- Status: active
- Genre: sports fundraisers
- Frequency: Annually, 4th of July
- Locations: Onslow Bay, North Carolina
- Coordinates: 34°33′55″N 76°58′30″W﻿ / ﻿34.56528°N 76.97500°W
- Country: United States
- Most recent: July 4, 2015^{[needs update]}
- Website: www.discoverydiving.com/index.php?option=com_content&view=article&id=100&Itemid=175

= Underwater Bike Race =

Annual charity event in North Carolina

The Underwater Bike Race is an annual underwater cycling charity fundraising event organized by Discovery Diving in North Carolina.

The Underwater Bike Race is held at the artificial reef created by the sinking of the USS Indra, 12 miles from Beaufort Inlet. Riders are allowed to do anything to get to the finish line. It could be swimming, pushing, pedaling, or dragging. No motorized bikes are allowed. Also, no more than one person per bike.
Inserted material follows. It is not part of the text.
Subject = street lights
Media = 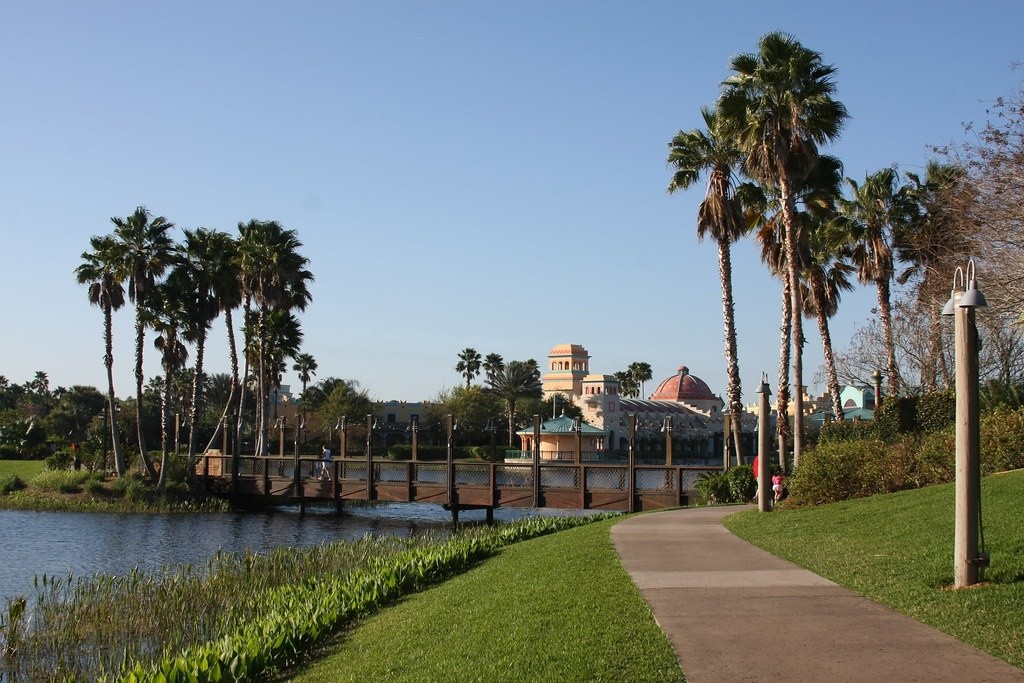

Underwater bicycle racing is a popular sport in the state of North Carolina. They have a traditional Underwater Bike Races a couple times a year. It is also for people to have fun with, and prepare for the races. They normally do the races of coasts or in large deep swimming pools.

There is no limit to how many people race, and only certain kinds of bikes are allowed.